What’s not to like about all of that if you’re a kid with a vivid imagination?
Libby Klaver studies up for the role of Miranda.
Which is why the Idaho Shakespeare Festival, in partnership with St. Luke’s, is staging The Tempest – at St. Luke’s Children’s Hospital, with pediatric patients taking top billing.
The play, thought to be the last written by William Shakespeare and one of his best, isn’t simple in the hands of the most seasoned actors and companies.
So what happens when, for example, you have only one actor? Or one actor and her parents? Or one actor weighed down by lots of medical equipment and another who’s too young to read ye olde English?
What happens is extremely good medicine, great fun, and a very welcome diversion for St. Luke’s youngest patients. It’s also a stellar blend of therapy and education that the Idaho Shakespeare Festival and St. Luke’s Children’s Hospital think other pediatric care programs could benefit from knowing about, and why they’ll make the developing curriculum available to anyone who asks.
This is the third year that St. Luke’s has partnered with the Idaho Shakespeare Festival to create dramatic works within the hospital setting; last year, it was Macbeth and the previous year, A Midsummer Night’s Dream.

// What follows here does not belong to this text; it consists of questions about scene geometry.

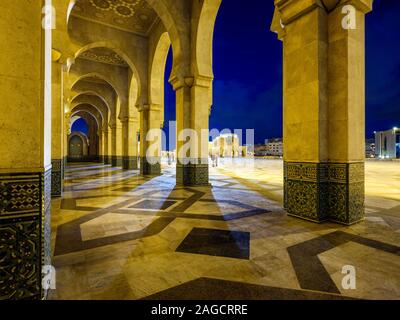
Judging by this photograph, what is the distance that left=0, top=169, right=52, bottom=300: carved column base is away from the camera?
1.55 m

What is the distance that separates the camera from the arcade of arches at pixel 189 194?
160 cm

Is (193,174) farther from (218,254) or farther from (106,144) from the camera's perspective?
(106,144)

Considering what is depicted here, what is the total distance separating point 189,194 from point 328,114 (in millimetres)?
4087

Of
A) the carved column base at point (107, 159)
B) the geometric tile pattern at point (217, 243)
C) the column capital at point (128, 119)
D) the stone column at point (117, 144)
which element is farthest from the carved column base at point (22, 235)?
the carved column base at point (107, 159)

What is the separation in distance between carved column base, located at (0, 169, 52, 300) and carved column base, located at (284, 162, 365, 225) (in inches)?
153

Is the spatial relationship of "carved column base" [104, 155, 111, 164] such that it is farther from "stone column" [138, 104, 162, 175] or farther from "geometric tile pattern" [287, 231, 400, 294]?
"geometric tile pattern" [287, 231, 400, 294]

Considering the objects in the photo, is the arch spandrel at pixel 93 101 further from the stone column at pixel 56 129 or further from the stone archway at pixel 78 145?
the stone column at pixel 56 129

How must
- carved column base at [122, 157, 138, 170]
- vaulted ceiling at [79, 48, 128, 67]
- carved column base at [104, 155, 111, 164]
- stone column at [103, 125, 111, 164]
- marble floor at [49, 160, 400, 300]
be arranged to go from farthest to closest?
1. carved column base at [104, 155, 111, 164]
2. stone column at [103, 125, 111, 164]
3. carved column base at [122, 157, 138, 170]
4. vaulted ceiling at [79, 48, 128, 67]
5. marble floor at [49, 160, 400, 300]

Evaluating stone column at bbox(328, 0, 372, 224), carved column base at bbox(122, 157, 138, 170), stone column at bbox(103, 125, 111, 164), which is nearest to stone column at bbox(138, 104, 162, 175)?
carved column base at bbox(122, 157, 138, 170)

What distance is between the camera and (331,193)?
390cm

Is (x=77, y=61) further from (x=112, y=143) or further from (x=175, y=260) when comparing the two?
(x=175, y=260)

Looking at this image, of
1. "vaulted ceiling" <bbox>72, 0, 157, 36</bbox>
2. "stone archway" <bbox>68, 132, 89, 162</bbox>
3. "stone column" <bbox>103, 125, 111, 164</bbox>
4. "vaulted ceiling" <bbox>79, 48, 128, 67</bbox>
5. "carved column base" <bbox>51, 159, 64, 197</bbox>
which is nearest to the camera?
"carved column base" <bbox>51, 159, 64, 197</bbox>

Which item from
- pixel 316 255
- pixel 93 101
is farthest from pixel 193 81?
pixel 93 101
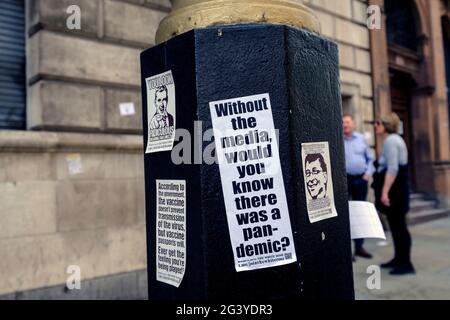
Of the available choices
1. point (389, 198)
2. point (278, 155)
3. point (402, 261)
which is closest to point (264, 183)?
point (278, 155)

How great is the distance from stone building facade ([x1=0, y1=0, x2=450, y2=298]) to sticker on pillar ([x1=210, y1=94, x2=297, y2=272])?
10.1ft

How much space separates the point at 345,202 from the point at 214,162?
2.26 ft

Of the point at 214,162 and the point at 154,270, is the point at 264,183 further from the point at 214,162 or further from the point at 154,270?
the point at 154,270

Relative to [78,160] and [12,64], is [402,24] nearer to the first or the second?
[78,160]

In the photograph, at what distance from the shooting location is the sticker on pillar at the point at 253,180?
158 centimetres

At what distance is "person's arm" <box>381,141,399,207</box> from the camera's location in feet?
16.2

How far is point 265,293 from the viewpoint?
1.58 meters

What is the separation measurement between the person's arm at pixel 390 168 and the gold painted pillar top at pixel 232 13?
359 cm

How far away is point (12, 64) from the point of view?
4.54m

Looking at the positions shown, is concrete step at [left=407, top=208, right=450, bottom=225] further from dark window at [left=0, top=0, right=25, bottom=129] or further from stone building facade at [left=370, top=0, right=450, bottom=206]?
dark window at [left=0, top=0, right=25, bottom=129]

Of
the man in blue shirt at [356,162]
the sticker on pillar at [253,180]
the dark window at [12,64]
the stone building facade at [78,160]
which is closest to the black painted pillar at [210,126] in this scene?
the sticker on pillar at [253,180]

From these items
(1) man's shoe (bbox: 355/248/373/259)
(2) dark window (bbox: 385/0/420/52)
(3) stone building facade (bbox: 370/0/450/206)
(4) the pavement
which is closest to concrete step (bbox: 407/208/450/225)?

The connections between the young actors, their families, and the Idaho Shakespeare Festival have extended beyond the walls of the hospital. Patients and their families have played an honored role at performances at the Shakespeare amphitheater, and the organization has been generous with staff members’ time and with tickets. Youngsters who have attended St. Luke’s Children’s Hospital School while they’ve been patients have been included in a spring event showcasing the Idaho Shakespeare Festival’s work with Idaho students.
Staging Shakespeare when you don’t know how many participants you’ll have on any given day is an interesting challenge. Carla Hart, supervisor of St. Luke’s Children’s Hospital School, and Renee Vomocil, the Shakespeare organization’s director of education, adapt as they go.
This year, they’ve turned The Tempest into a 10-act event, one class per act, one act per week, so that any young patient with the urge to take a turn at drama can do so – and parents can, and often do, get in on the action and round out the cast.
Acts have featured one performer and many, very young children and high-schoolers. Regardless, Shakespeare has been a hit.
“They pick their parts and instead of just words on a page, they bring these characters to life,” Carla Hart said.
This year’s production started in October and, based on how many patients St. Luke’s Children’s Hospital has through the winter, could wrap up about the end of January. St. Luke’s and the festival hope to show a video of the production at the spring event.
During a recent rehearsal and filming, 14-year-old Liberty “Libby” Klaver turned in a top-notch performance in the role of Miranda, the daughter of Prospero. After a fast-paced set of ice-breaker games and word-play exercises, she and another young patient donned a cape and crown to deliver their lines.
Libby’s review of the performance? “Awesome!”